I don’t like having guests. I didn’t even want to put in a guest room, but Monica insisted (she regretted it as soon as my cousin Bennington invited himself for a six-month stay). Nighttime, my time. I need to watch my stories, have my tea, a wheat smoke, maybe some videotapes. I went down to get a pack the other night when I saw the shadow of someone sitting on our porch. I got my gun and Monica’s katana and ran through the screen door screaming. There was no one outside. But there was a cigarette butt on the steps still burning. Gitanes. “Irving.”
I turned around the wolf was there. “Rooster… you really shouldn’t keep swords in the house. It’s never going to be used well.” I raised my blade. “Don’t try to hurt me. Sit down. Have a smoke.” I eyed him and spit. “I don’t smoke Gitanes.” He scoffed and dug into his coat pocket and threw me a pack of American Spirit Blues. “Sit down.” He gestured to the patio table. I threw Monica’s sword into the yard and gripped my gun, still pointed at that bastard, and moved to my seat. He slid me a lighter. “I haven’t seen you in a while.”
“I know it’s been great.” My Blue tasted different. I looked at the pack: European. It was covered with pictures of dead children and fetuses, old men with breathing tubes and charred lungs scarred by a lifetime of smoking. But it was a good smoke. More continental. I could taste notes of…
—Stop staring the pack. Look at me, Rooster.
—Why do they make you do this? Those poor babies, they didn’t know…
—Don’t do this. You’re indulging in one of your worst tendencies.
—Writing dialogue like this.
“Okay I’ll stop. What do you want?” Irving took a long drag off his Gitanes, looked up at the moon and exhaled. “You’re not doing your part.” He waved at the birds in the trees. “The animal kingdom expects better of you.” I stared at him cock-eyed. “What are you talking about?” He stubbed out the cigarette, took a sip from a cup that I didn’t realize was there. It smelled like vermouth. “As a medium…” Irving broke out into a coughing fit, producing a handkerchief and spitting into it, “—excuse me… as a medium of the animal kingdom to the human race, you haven’t been a model representative lately… I’m getting old… the line of succession isn’t going to be challenged… once I die… my post will be yours. You’ll have to leave—“ He gestured to my house, my yard, my barn, my world. “You’ll have to leave all of this behind. And dress better. You should buy a suit.” I looked at him cross. “You assume I don’t have one.” He spit. “Not made of polyester.” I moved to spur claw him but he grabbed me by the leg and hung me upside down.
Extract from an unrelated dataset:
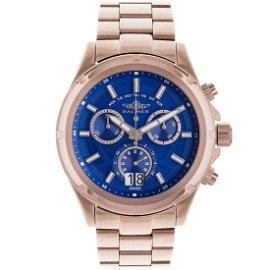 Balmer Wraith Men's Swiss Chronograph Watch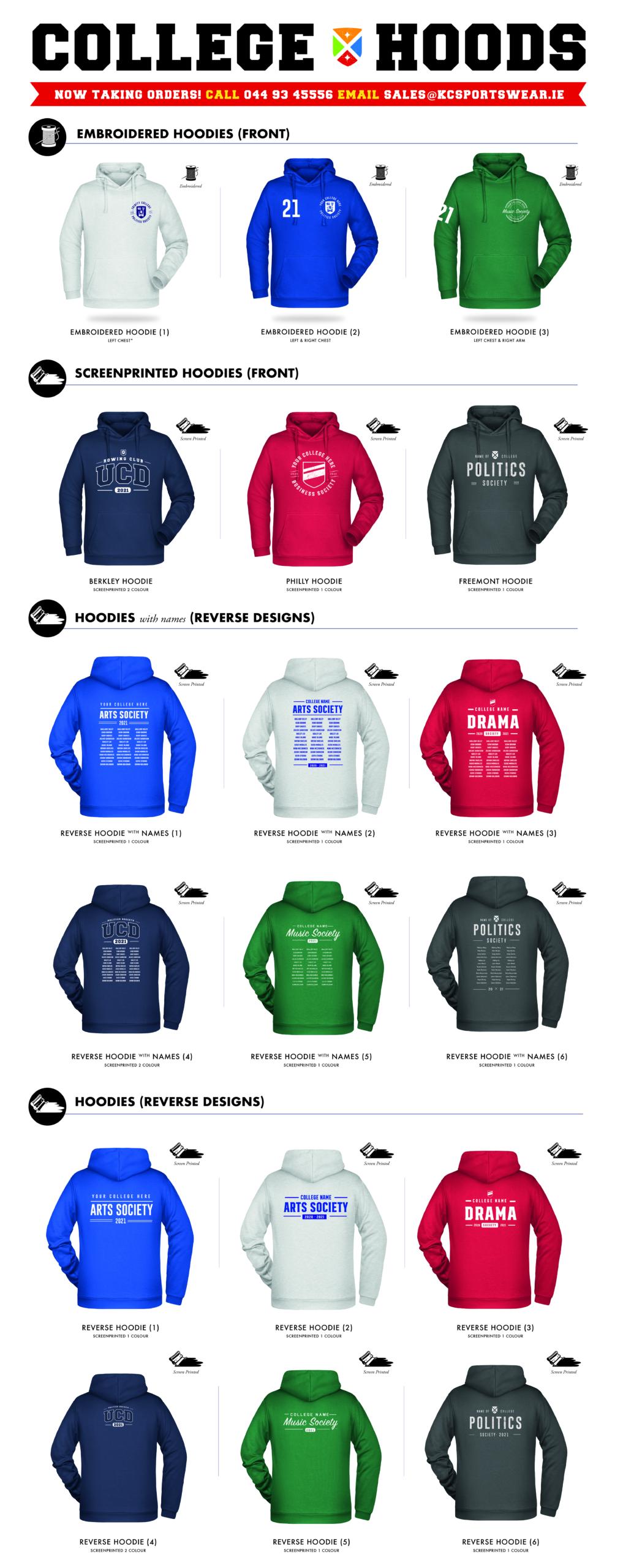 college hoodies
“Don’t disrespect me, Rooster. I may be old, but at least I act my age. You’re not that far away from blood in your stool. It’s not fun.”
—Is that why you care so much about your clothes?
—Why are you running away from everyone you love? And stop writing like this.
He dropped me and before I could scratch, he was gone. He left a note: “Don’t take it personally. Insurance sent me. Apparently they don’t have much faith in my health. Fuckers. I hope their building implodes. See you soon, better circumstances, coffee and cigarettes—Irving.”
—Where is my katana?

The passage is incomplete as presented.